Another part of the update is expanded access through MCP and a command-line interface. Gainsight's MCP tools for customer success and Staircase are already live, linking customer data with external AI assistants including Claude, ChatGPT, and Copilot.

Customers have already made more than 175,000 tool calls and more than 96,000 queries against Gainsight data through those connections, according to the company. MCP support for Skilljar, Customer Communities, and Product Experience is in open beta, extending that access to learner data, community discussions, and product usage information.

The command-line interface is due later and is aimed at technical administrators who want to use coding-focused AI assistants such as Claude Code, Codex, or Gemini to build workflows for Gainsight without going through the usual software menus.

Pre-built agents

Alongside tools for building custom workflows, Gainsight has introduced several ready-made agents, including Staircase Handoff Analyst, Staircase Risk and Expansion Analysts, Community Moderation Agent, and Skilljar AI Tutor.

The Staircase Handoff Analyst is designed to extract information from sales conversations, including deal history, stakeholders, and customer goals, and present it to post-sales teams at the start of a relationship. The Risk and Expansion Analysts are intended to highlight signs of churn and identify sales opportunities across accounts.

For community teams, the moderation agent is built to handle straightforward policy violations and send more complex cases to a human reviewer. The Skilljar AI Tutor, which is in open beta, places an AI assistant inside online lessons so learners can ask questions without leaving the course.

Salesforce link

Gainsight has also formed a strategic partnership with Salesforce. Under the arrangement, Gainsight data, including expansion signals, will be integrated into Salesforce, and Gainsight will be included in the launch of the Salesforce Agentforce MCP beta.
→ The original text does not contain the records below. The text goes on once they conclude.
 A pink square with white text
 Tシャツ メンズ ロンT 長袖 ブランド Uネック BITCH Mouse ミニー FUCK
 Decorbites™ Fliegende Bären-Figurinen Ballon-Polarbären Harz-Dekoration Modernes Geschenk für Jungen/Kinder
The connection is intended to let customer-facing teams view Gainsight intelligence within Salesforce and act on it through Salesforce's AI tools. The announcement reflects growing competition among software suppliers to make customer and operational data accessible to AI systems across multiple applications.
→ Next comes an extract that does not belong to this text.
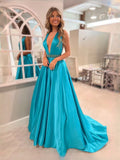 Turquoise Draped Rhinestone Backless V Neck A-Line Maxi Satin Prom Dress for Charity Ball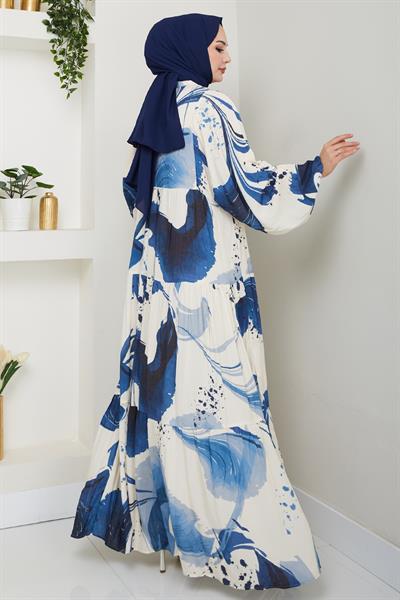 Dijital Baskı Desen Viskon Elbise Mavi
Chuck Ganapathi, Chief Executive Officer at Gainsight, said boards are pressing customer leaders on the use of AI in retention work. "Every customer-facing leader is hearing the same question from their board: how do I use agentic AI to drive higher retention?" he said.

Many buyers have been presented with a narrow choice between building their own systems and adopting standard products, he said. "The market has handed them a false choice. Either vibe code from scratch or buy off-the-shelf agents that don't understand your business. You shouldn't have to choose and with Gainsight, you don't. We believe in the power of and-build and buy. Customers want a foundation that handles the boring but critical stuff like permissions, governance, maintenance, and scaling, so they can focus on the fun stuff: building differentiated agentic workflows and skills that are unique to their business," Ganapathi said.

More than 2,000 organisations use Gainsight's software across customer success, education, community, and product adoption functions, according to the company. It has been positioning itself around customer retention as software groups increasingly try to show measurable returns not just in new sales, but in renewals, usage, and expansion within existing accounts.

The launch follows Gainsight's separate move into what it describes as an AI-native services model. Together, those steps show the company shifting from offering software for post-sales teams to also providing a framework in which AI agents can work alongside them.

Community Developer Studio is also now live, according to the company. The feature allows community teams to create custom widgets and experiences using natural-language prompts, with Skilljar support due to follow.